DATASET ENTRIES
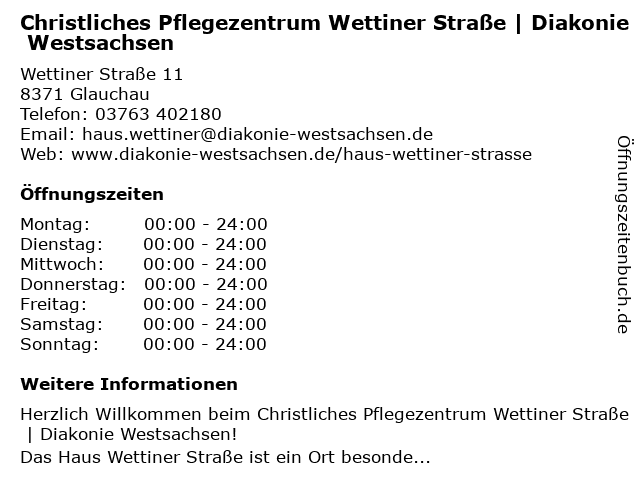 Christliches Pflegezentrum Wettiner Straße | Diakonie Westsachsen

Wettiner Straße 11
8371 Glauchau
Telefon: 03763 402180
Email: haus.wettiner@diakonie-westsachsen.de
Web: www.diakonie-westsachsen.de/haus-wettiner-strasse

Öffnungszeiten

| | |
|---|---|
| Montag: | 00:00 - 24:00 |
| Dienstag: | 00:00 - 24:00 |
| Mittwoch: | 00:00 - 24:00 |
| Donnerstag: | 00:00 - 24:00 |
| Freitag: | 00:00 - 24:00 |
| Samstag: | 00:00 - 24:00 |
| Sonntag: | 00:00 - 24:00 |

Weitere Informationen

Herzlich Willkommen beim Christliches Pflegezentrum Wettiner Straße | Diakonie Westsachsen!
Das Haus Wettiner Straße ist ein Ort besonde...

Öffnungszeitenbuch.de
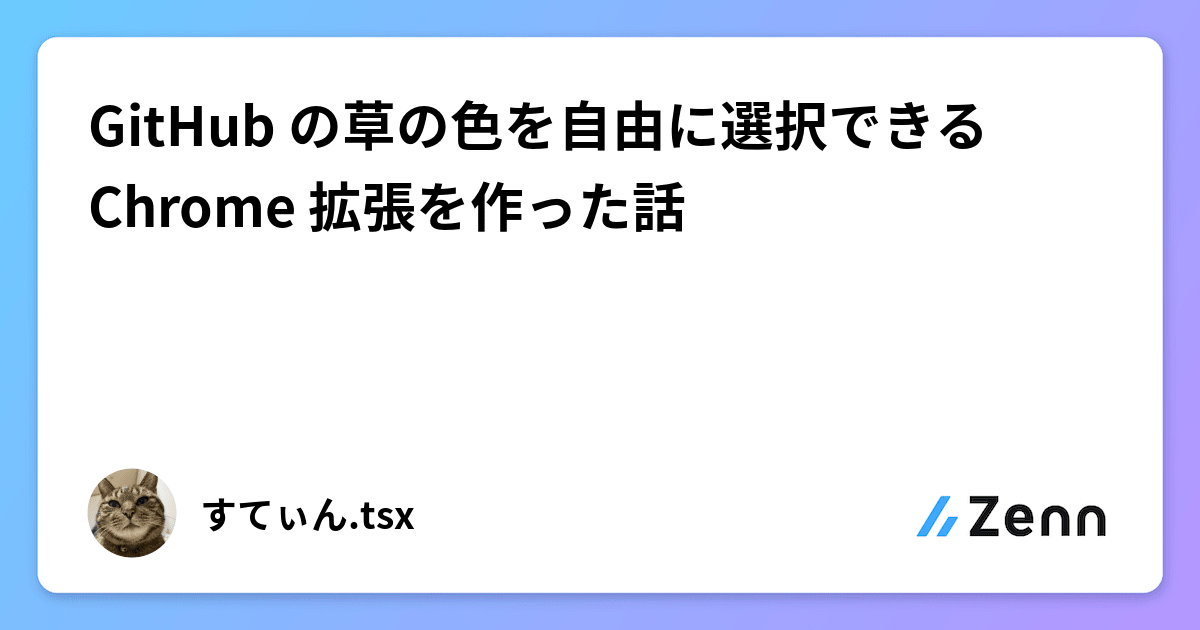 GitHub の草の色を自由に選択できる Chrome 拡張を作った話

すてぃん.tsx

Zenn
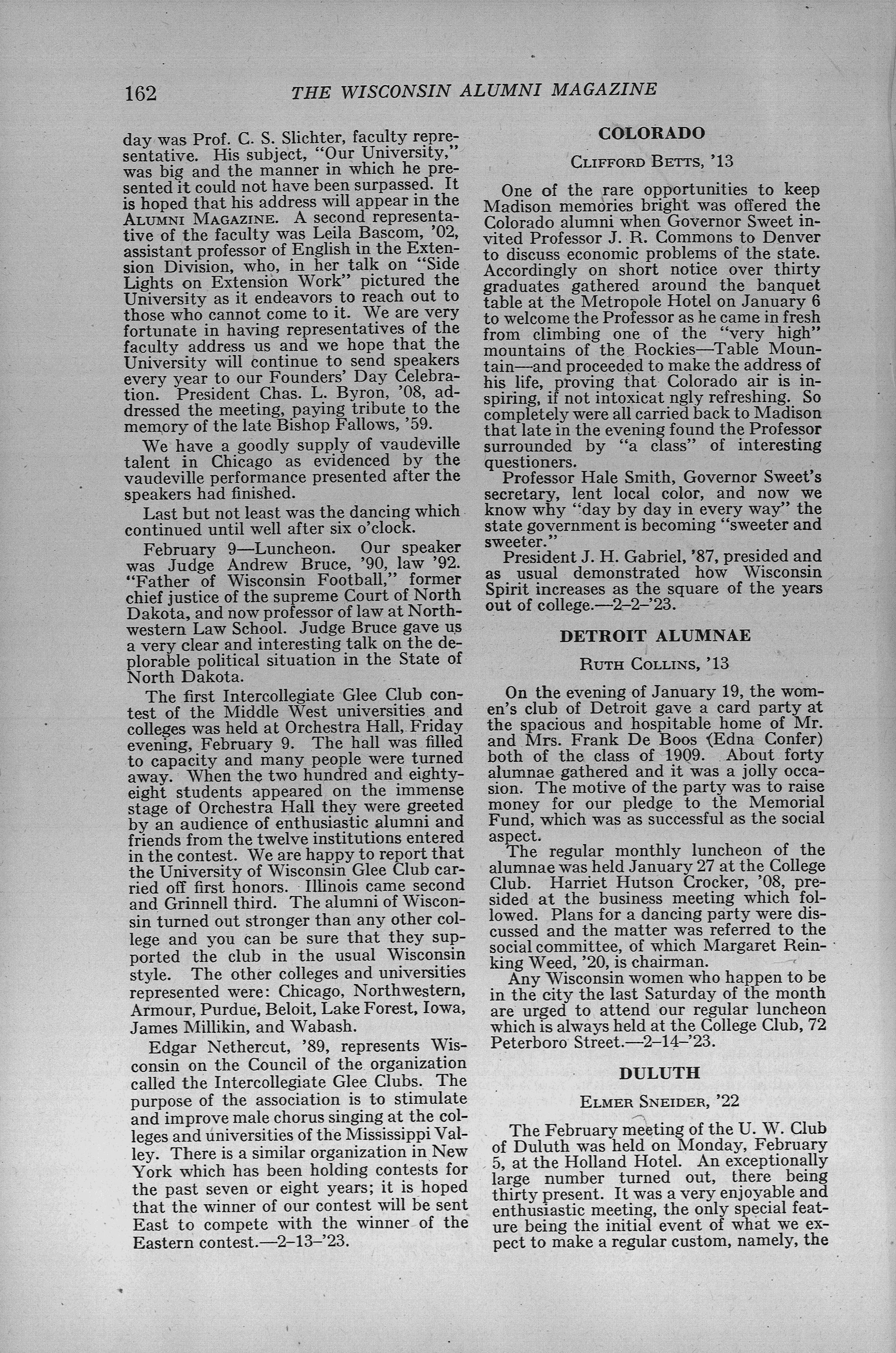 162 THE WISCONSIN ALUMNI MAGAZINE

day was Prof. C. S. Slichter, faculty representative. His subject, "Our University," was big and the manner in which he presented it could not have been surpassed. It is hoped that his address will appear in the ALUMNI MAGAZINE. A second representative of the faculty was Leila Bascom, '02, assistant professor of English in the Extension Division, who, in her talk on "Side Lights on Extension Work" pictured the University as it endeavors to reach out to those who cannot come to it. We are very fortunate in having representatives of the faculty address us and we hope that the University will continue to send speakers every year to our Founders' Day Celebration. President Chas. L. Byron, '08, addressed the meeting, paying tribute to the memory of the late Bishop Fallows, '59.

We have a goodly supply of vaudeville talent in Chicago as evidenced by the vaudeville performance presented after the speakers had finished.

Last but not least was the dancing which continued until well after six o'clock.

February 9—Luncheon. Our speaker was Judge Andrew Bruce, '90, law '92. "Father of Wisconsin Football," former chief justice of the supreme Court of North Dakota, and now professor of law at Northwestern Law School. Judge Bruce gave us a very clear and interesting talk on the deplorable political situation in the State of North Dakota.

The first Intercollegiate Glee Club contest of the Middle West universities and colleges was held at Orchestra Hall, Friday evening, February 9. The hall was filled to capacity and many people were turned away. When the two hundred and eighty-eight students appeared on the immense stage of Orchestra Hall they were greeted by an audience of enthusiastic alumni and friends from the twelve institutions entered in the contest. We are happy to report that the University of Wisconsin Glee Club carried off first honors. Illinois came second and Grinnell third. The alumni of Wisconsin turned out stronger than any other college and you can be sure that they supported the club in the usual Wisconsin style. The other colleges and universities represented were: Chicago, Northwestern, Armour, Purdue, Beloit, Lake Forest, Iowa, James Millikin, and Wabash.

Edgar Nethercut, '89, represents Wisconsin on the Council of the organization called the Intercollegiate Glee Clubs. The purpose of the association is to stimulate and improve male chorus singing at the colleges and universities of the Mississippi Valley. There is a similar organization in New York which has been holding contests for the past seven or eight years; it is hoped that the winner of our contest will be sent East to compete with the winner of the Eastern contest.—2–13–'23.

COLORADO

CLIFFORD BETTS, '13

One of the rare opportunities to keep Madison memories bright was offered the Colorado alumni when Governor Sweet invited Professor J. R. Commons to Denver to discuss economic problems of the state. Accordingly on short notice over thirty graduates gathered around the banquet table at the Metropole Hotel on January 6 to welcome the Professor as he came in fresh from climbing one of the "very high" mountains of the Rockies—Table Mountain—and proceeded to make the address of his life, proving that Colorado air is inspiring, if not intoxicat ngly refreshing. So completely were all carried back to Madison that late in the evening found the Professor surrounded by "a class" of interesting questioners.

Professor Hale Smith, Governor Sweet's secretary, lent local color, and now we know why "day by day in every way" the state government is becoming "sweeter and sweeter."

President J. H. Gabriel, '87, presided and as usual demonstrated how Wisconsin Spirit increases as the square of the years out of college.—2–2–'23.

DETROIT ALUMNAE

RUTH COLLINS, '13

On the evening of January 19, the women's club of Detroit gave a card party at the spacious and hospitable home of Mr. and Mrs. Frank De Boos (Edna Confer) both of the class of 1909. About forty alumnae gathered and it was a jolly occasion. The motive of the party was to raise money for our pledge to the Memorial Fund, which was as successful as the social aspect.

The regular monthly luncheon of the alumnae was held January 27 at the College Club. Harriet Hutson Crocker, '08, presided at the business meeting which followed. Plans for a dancing party were discussed and the matter was referred to the social committee, of which Margaret Reinking Weed, '20, is chairman.

Any Wisconsin women who happen to be in the city the last Saturday of the month are urged to attend our regular luncheon which is always held at the College Club, 72 Peterboro Street.—2–14–'23.

DULUTH

ELMER SNEIDER, '22

The February meeting of the U. W. Club of Duluth was held on Monday, February 5, at the Holland Hotel. An exceptionally large number turned out, there being thirty present. It was a very enjoyable and enthusiastic meeting, the only special feature being the initial event of what we expect to make a regular custom, namely, the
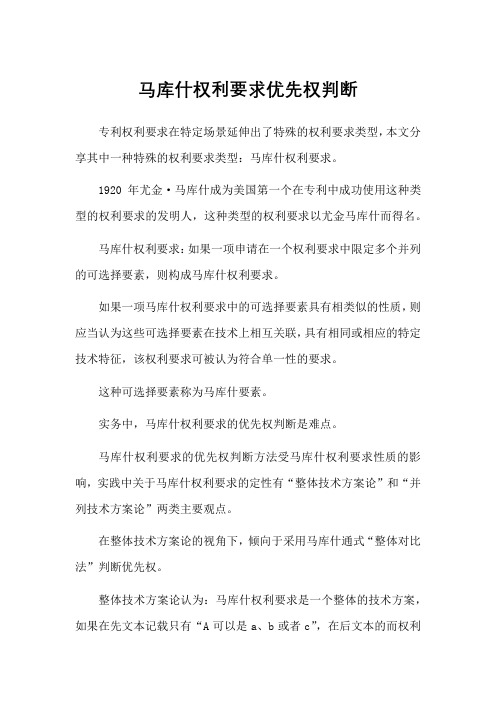 马库什权利要求优先权判断

专利权利要求在特定场景延伸出了特殊的权利要求类型，本文分享其中一种特殊的权利要求类型：马库什权利要求。

1920 年尤金·马库什成为美国第一个在专利中成功使用这种类型的权利要求的发明人，这种类型的权利要求以尤金马库什而得名。

马库什权利要求：如果一项申请在一个权利要求中限定多个并列的可选择要素，则构成马库什权利要求。

如果一项马库什权利要求中的可选择要素具有相类似的性质，则应当认为这些可选择要素在技术上相互关联，具有相同或相应的特定技术特征，该权利要求可被认为符合单一性的要求。

这种可选择要素称为马库什要素。

实务中，马库什权利要求的优先权判断是难点。

马库什权利要求的优先权判断方法受马库什权利要求性质的影响，实践中关于马库什权利要求的定性有“整体技术方案论”和“并列技术方案论”两类主要观点。

在整体技术方案论的视角下，倾向于采用马库什通式“整体对比法”判断优先权。

整体技术方案论认为：马库什权利要求是一个整体的技术方案，如果在先文本记载只有“A 可以是 a、b 或者 c”，在后文本的而权利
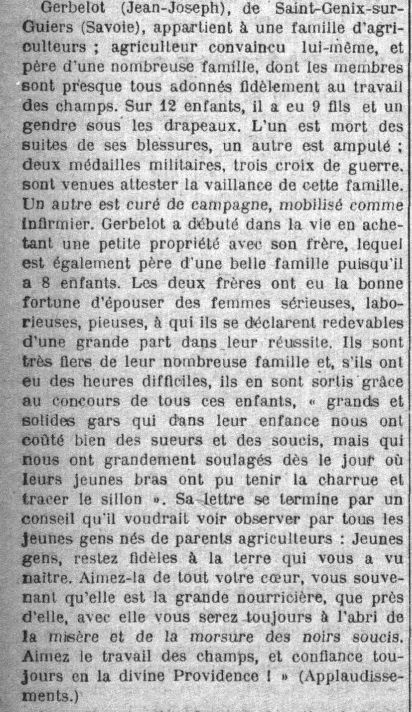 Gerbelot (Jean-Joseph), de Saint-Genix-sur-Guiers (Savoie), appartient à une famille d'agriculteurs ; agriculteur convaincu lui-même, et père d'une nombreuse famille, dont les membres sont presque tous adonnés fidèlement au travail des champs. Sur 12 enfants, il a eu 9 fils et un gendre sous les drapeaux. L'un est mort des suites de ses blessures, un autre est amputé ; deux médailles militaires, trois croix de guerre, sont venues attester la vaillance de cette famille. Un autre est curé de campagne, mobilisé comme infirmier. Gerbelot a débuté dans la vie en achetant une petite propriété avec son frère, lequel est également père d'une belle famille puisqu'il a 8 enfants. Les deux frères ont eu la bonne fortune d'épouser des femmes sérieuses, laborieuses, pieuses, à qui ils se déclarent redevables d'une grande part dans leur réussite. Ils sont très fiers de leur nombreuse famille et, s'ils ont eu des heures difficiles, ils en sont sortis grâce au concours de tous ces enfants, « grands et solides gars qui dans leur enfance nous ont coûté bien des sueurs et des soucis, mais qui nous ont grandement soulagés dès le jour où leurs jeunes bras ont pu tenir la charrue et tracer le sillon ». Sa lettre se termine par un conseil qu'il voudrait voir observer par tous les jeunes gens nés de parents agriculteurs : Jeunes gens, restez fidèles à la terre qui vous a vu naître. Aimez-la de tout votre cœur, vous souvenant qu'elle est la grande nourricière, que près d'elle, avec elle vous serez toujours à l'abri de la misère et de la morsure des noirs soucis. Aimez le travail des champs, et confiance toujours en la divine Providence ! » (Applaudissements.)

PROBLEM TO WORK ON
Gather all lines from the records above in which "universities" appears.

WRITTEN RESPONSE
The first Intercollegiate Glee Club contest of the Middle West universities and colleges was held at Orchestra Hall, Friday evening, February 9. The hall was filled to capacity and many people were turned away. When the two hundred and eighty-eight students appeared on the immense stage of Orchestra Hall they were greeted by an audience of enthusiastic alumni and friends from the twelve institutions entered in the contest. We are happy to report that the University of Wisconsin Glee Club carried off first honors. Illinois came second and Grinnell third. The alumni of Wisconsin turned out stronger than any other college and you can be sure that they supported the club in the usual Wisconsin style. The other colleges and universities represented were: Chicago, Northwestern, Armour, Purdue, Beloit, Lake Forest, Iowa, James Millikin, and Wabash.
Edgar Nethercut, '89, represents Wisconsin on the Council of the organization called the Intercollegiate Glee Clubs. The purpose of the association is to stimulate and improve male chorus singing at the colleges and universities of the Mississippi Valley. There is a similar organization in New York which has been holding contests for the past seven or eight years; it is hoped that the winner of our contest will be sent East to compete with the winner of the Eastern contest.—2–13–'23.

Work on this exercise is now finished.